Diversidade e inclusão: quem cuida de quem cuida?
- Gisele dos Anjos

- 30 de jul.
- 3 min de leitura
O sofrimento invisível de quem lidera iniciativas que todo mundo aplaude, mas poucos sustentam
Falar de diversidade nas empresas virou tendência. Tem evento, selo, campanha. Tem discurso bonito no LinkedIn. Mas quem trabalha de verdade com inclusão sabe que, na prática, o caminho é bem menos glamouroso. E muito mais solitário.
Porque não basta querer diversidade no papel. É preciso confrontar estruturas, ouvir o que incomoda, lidar com resistências sutis e explícitas. Quem lidera essas iniciativas carrega, muitas vezes, a dupla jornada emocional de ser parte do grupo minorizado e também a ponte para transformações que quase ninguém quer bancar por inteiro.
Já ouvi relatos demais de pessoas negras que precisaram justificar o próprio lugar antes de sugerir qualquer mudança. De pessoas LGBTQIA+ que viraram “a voz da causa” sem nunca terem sido preparadas para isso. De mulheres que precisaram mediar o machismo com paciência estratégica, enquanto viam suas pautas sendo tratadas como “sensíveis demais”.
Essas pessoas adoecem. E adoecem caladas. Porque carregar a bandeira vem com uma expectativa implícita de força, de resiliência, de ser exemplo o tempo todo. Mas por dentro, há exaustão. E nem sempre dá para compartilhar.

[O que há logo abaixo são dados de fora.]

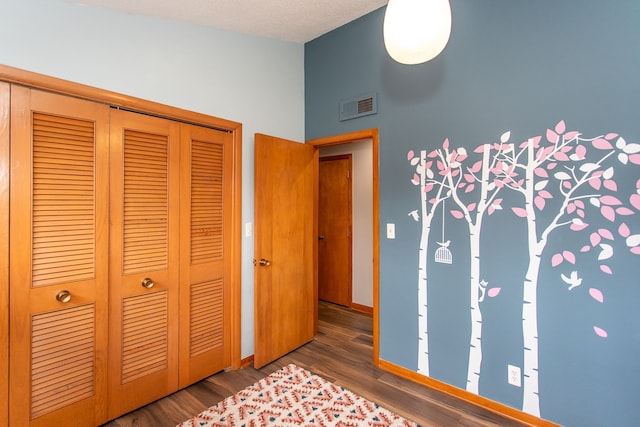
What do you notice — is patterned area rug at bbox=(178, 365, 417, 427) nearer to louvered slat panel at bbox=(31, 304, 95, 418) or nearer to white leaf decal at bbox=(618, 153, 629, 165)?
louvered slat panel at bbox=(31, 304, 95, 418)

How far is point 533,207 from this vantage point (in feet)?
6.16

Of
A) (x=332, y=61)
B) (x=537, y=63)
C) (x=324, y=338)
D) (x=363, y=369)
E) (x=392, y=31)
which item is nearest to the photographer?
(x=392, y=31)

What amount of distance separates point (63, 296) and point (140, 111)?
123 centimetres

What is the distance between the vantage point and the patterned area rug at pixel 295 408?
1903 mm

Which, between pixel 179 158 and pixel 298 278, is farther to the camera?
pixel 298 278

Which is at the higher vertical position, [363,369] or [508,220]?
[508,220]

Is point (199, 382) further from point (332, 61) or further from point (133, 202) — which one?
point (332, 61)

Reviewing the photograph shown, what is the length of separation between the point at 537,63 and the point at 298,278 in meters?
2.48

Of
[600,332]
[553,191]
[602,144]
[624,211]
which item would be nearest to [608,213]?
[624,211]

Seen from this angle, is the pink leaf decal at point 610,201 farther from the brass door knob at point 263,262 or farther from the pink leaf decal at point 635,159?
the brass door knob at point 263,262

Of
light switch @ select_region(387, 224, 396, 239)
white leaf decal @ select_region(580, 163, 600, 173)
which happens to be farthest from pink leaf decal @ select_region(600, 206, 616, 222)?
light switch @ select_region(387, 224, 396, 239)

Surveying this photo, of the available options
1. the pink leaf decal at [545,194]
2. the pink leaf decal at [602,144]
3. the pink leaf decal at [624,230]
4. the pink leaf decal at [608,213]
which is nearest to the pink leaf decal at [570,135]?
the pink leaf decal at [602,144]

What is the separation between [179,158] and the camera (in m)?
2.16

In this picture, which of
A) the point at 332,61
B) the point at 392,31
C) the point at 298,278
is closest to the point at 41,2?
the point at 392,31
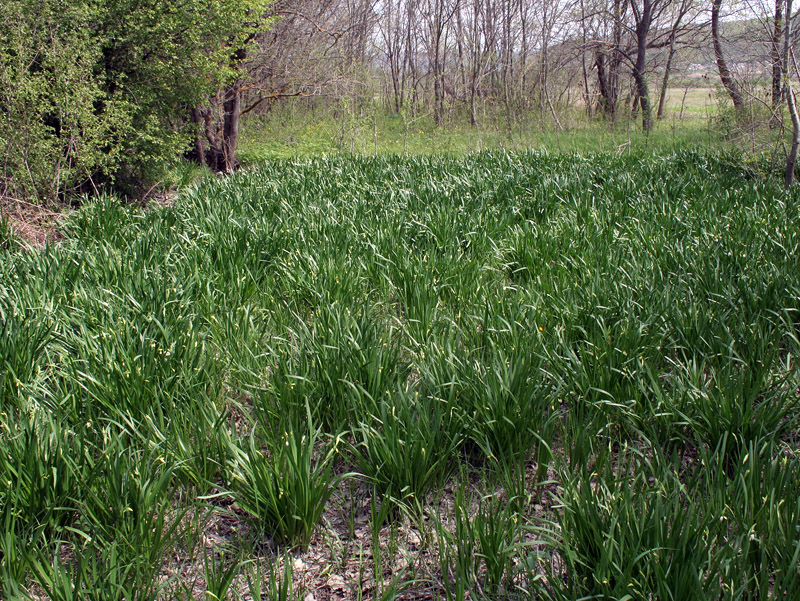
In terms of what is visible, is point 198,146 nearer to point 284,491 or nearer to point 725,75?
point 725,75

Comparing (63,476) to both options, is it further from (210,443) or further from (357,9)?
(357,9)

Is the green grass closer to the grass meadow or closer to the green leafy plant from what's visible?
the grass meadow

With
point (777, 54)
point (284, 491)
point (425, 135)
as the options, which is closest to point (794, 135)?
point (777, 54)

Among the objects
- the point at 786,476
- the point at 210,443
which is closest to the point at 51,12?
the point at 210,443

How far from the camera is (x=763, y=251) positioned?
413 cm

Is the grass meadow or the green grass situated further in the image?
the green grass

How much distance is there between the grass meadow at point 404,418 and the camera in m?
1.70

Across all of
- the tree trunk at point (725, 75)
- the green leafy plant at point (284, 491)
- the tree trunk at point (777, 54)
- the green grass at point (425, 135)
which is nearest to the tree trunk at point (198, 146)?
the green grass at point (425, 135)

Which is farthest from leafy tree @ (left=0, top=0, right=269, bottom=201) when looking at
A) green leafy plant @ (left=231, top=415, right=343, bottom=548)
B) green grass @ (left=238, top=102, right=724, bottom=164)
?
green leafy plant @ (left=231, top=415, right=343, bottom=548)

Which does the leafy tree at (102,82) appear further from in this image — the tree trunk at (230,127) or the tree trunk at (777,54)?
the tree trunk at (777,54)

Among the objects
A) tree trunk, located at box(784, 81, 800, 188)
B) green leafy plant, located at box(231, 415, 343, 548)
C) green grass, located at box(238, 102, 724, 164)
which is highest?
green grass, located at box(238, 102, 724, 164)

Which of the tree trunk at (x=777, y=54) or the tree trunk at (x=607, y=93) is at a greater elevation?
the tree trunk at (x=607, y=93)

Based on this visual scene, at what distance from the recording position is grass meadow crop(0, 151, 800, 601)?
1.70m

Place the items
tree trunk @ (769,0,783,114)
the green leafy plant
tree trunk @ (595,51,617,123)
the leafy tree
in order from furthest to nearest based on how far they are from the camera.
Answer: tree trunk @ (595,51,617,123) < tree trunk @ (769,0,783,114) < the leafy tree < the green leafy plant
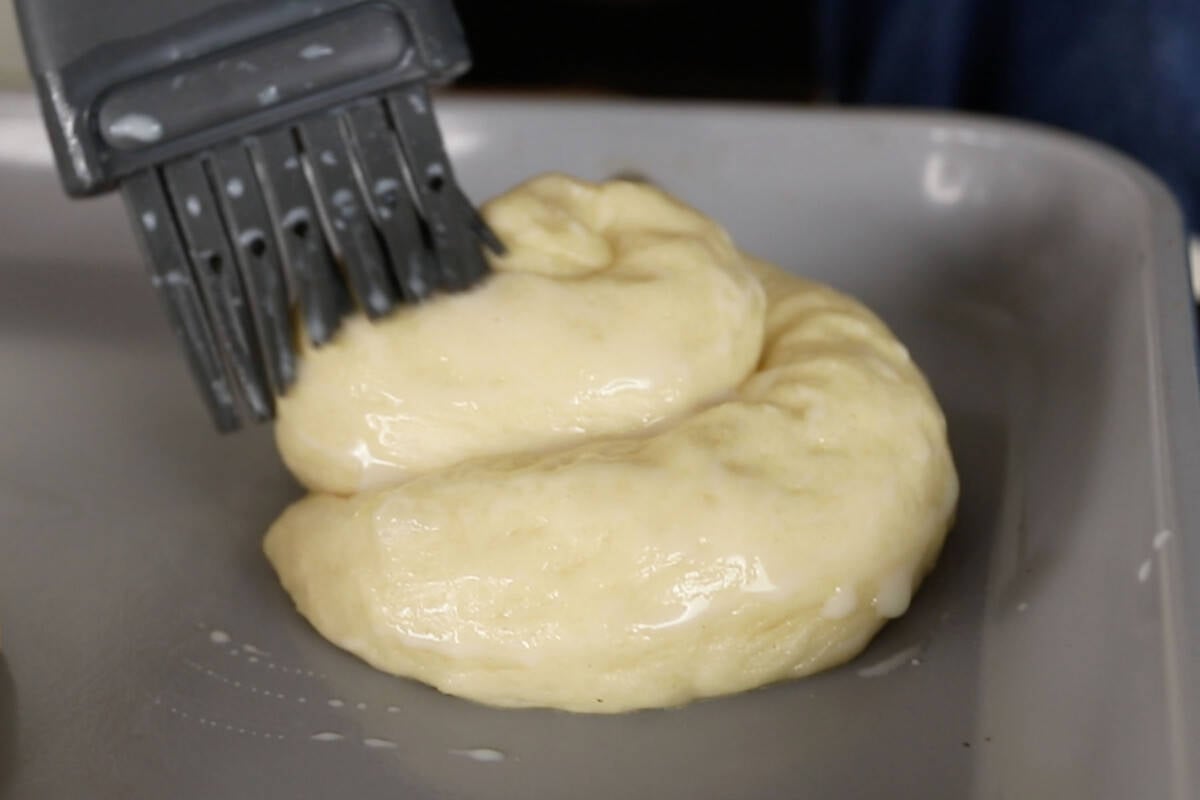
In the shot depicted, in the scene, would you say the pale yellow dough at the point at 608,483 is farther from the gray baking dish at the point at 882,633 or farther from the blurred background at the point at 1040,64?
the blurred background at the point at 1040,64

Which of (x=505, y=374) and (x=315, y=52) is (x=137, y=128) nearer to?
(x=315, y=52)

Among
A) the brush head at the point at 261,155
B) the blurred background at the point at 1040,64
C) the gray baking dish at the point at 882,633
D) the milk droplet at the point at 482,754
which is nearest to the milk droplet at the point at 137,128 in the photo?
the brush head at the point at 261,155

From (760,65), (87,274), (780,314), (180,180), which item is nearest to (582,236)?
(780,314)

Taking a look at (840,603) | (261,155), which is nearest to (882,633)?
(840,603)

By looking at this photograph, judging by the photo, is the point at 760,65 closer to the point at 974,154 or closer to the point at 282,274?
the point at 974,154

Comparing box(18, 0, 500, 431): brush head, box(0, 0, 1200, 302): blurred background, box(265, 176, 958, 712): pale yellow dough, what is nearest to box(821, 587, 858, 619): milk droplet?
box(265, 176, 958, 712): pale yellow dough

A psicologia organizacional já aponta que quem atua em projetos de diversidade costuma enfrentar mais conflitos éticos, sobrecarga emocional e ambivalência de pertencimento. Isso porque estão sempre no meio do fogo cruzado: precisam traduzir dores estruturais em metas corporativas, enquanto tentam preservar a própria saúde mental.
Na neurociência, já sabemos que contextos de ameaça simbólica, como microagressões ou silêncios constantes, ativam circuitos cerebrais semelhantes aos de dor física. O corpo interpreta exclusão como perigo. E responde com estresse crônico, fadiga e desconexão. O risco? Burnout relacional. Aquele que não é só cansaço, mas sensação de que, apesar de todo o esforço, nada muda de verdade.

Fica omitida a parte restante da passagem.